Was Jesus the first creation of God ?

by enquirer 117 Replies latest watchtower bible

  • LittleToe
    LittleToe

    Zen:
    That's a very interesting post.

    ... much of religious mysticism is based on the notion that another more real world exists and is hidden from us.

    I agree with this, but not with the "physical" not being real.

    I have thusfar identified a few different kind of dreams, but mainly concentrate on two. The lucid kind, where you traverse the "hidden world", and the symbolic kind, which can include prophetic ones or stuff "worked out" by the subconscious.

    (I dont give a stuff that this thread has been completely derailed, incidentally. It seems it's been abandoned, anyhow)

  • Narkissos
    Narkissos

    "Real" is a word, and a concept, too. A pretty abstract one at that.

  • LittleToe
    LittleToe

    Narkissos:
    True.

    Where do you sit on all of this?
    I'm interested on your view, as a scholar, and all...

    (btw, sorry if I offended you with that last PM I sent you, however many months ago it was )

  • Narkissos
    Narkissos

    Hi LT,

    I cannot remember what PM you are alluding to, nor being offended by you in the slightest way!

    About this thread I already commented toward the beginning (I guess p. 1).

    About the present discussion between you and ZN I do believe we humans belong to at least two connected yet distinct spheres: the zoological as living beings and the logical as speaking beings.

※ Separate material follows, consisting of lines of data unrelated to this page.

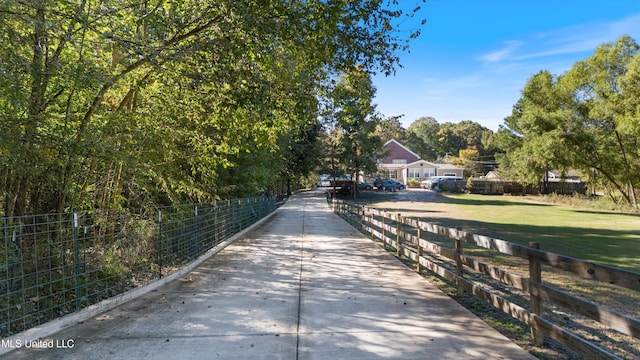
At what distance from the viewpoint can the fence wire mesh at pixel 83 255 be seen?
4.77m

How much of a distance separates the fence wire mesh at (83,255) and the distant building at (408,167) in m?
62.1

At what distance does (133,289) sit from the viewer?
20.4 feet

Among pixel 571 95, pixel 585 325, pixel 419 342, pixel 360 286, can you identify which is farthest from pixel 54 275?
pixel 571 95

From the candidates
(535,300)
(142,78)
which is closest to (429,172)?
(142,78)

    I think we already had a similar argument where I admitted being influenced by Lacan's "borromean knot" of "real", "symbolical" and "imaginary" instances. Not that I think of this theory as an ultimate "truth", but I found it was a working hypothesis in my case.

    (Btw, I wouldn't count myself as a "scholar" -- not a very enviable title on this board! )

  • LittleToe
    LittleToe

    Narkissos:

    Lacan's "borromean knot"

    I find you to be a wealth of references to writings I've never heard of - LOL.
    I'll try and find this one. You've intrigued me

    I'll also double-check page1 - it seems so long ago - LOL.

  • LittleToe
    LittleToe

    Narkissos:
    Do you include Prov.7:4 in your comments about "Wisdom"?

  • Narkissos
    Narkissos
    Do you include Prov.7:4 in your comments about "Wisdom"?

    Although the hypostatization (or personification) of Wisdom is less obvious there than in chapters 8--9, Proverbs 1--9 reflect a certain unity. Those introductory chapters are a late addition (usually dated around the 5th century BC) to the generally older collection of Proverbs 10ff.

  • zen nudist
    zen nudist

    which "physical" are we talking about? the perceptions we "seem" to be sharing? [data?] or something you believe to exist as the foundation of those perceptions [symbols in your mind]?... for which you have nothing more than belief or faith as to their existance, or am I mistaken and you have found a way to get outside your mind and see the source of data by some other means?

    the universe may be made of objects which are the source of our perceptions of them.

    the universe may be made of minds made of something completely unknown and unknowable by us --sharing data which originates in those minds.

    in either case the ONLY universe we know is the one we perceive... so you can have faith in the "physical" model if you like, but I would point out that quantum physics has made that model a bit more complicated by saying that matter and energy is different depending on the test the observer uses to detect it...sometimes appearing as a wave and sometimes as a particle, and often times making no "classical" sense what so ever. [that is the idea of objective things does not make sense of the results of all tests].

    some physicists reject the notion that the observer plays a key role in the things observered...but have not been able to demonstrate another solution. Einstein, btw, hated this aspect of quantum physics and fought it with the remainder of his life-- if I am not mistaken, he was quoted to have said, if I had known it would turn out this way, I would have been a plumber....

    his famous quote-- "God does not play dice with the universe" was a rejection of quantum physical rules which demonstrated the possibility of true randomness having a place in the universe... he held out hope that some hidden determinism might be found... which some string theorists claim they have discovered... assuming a universe of more than nine dimensions.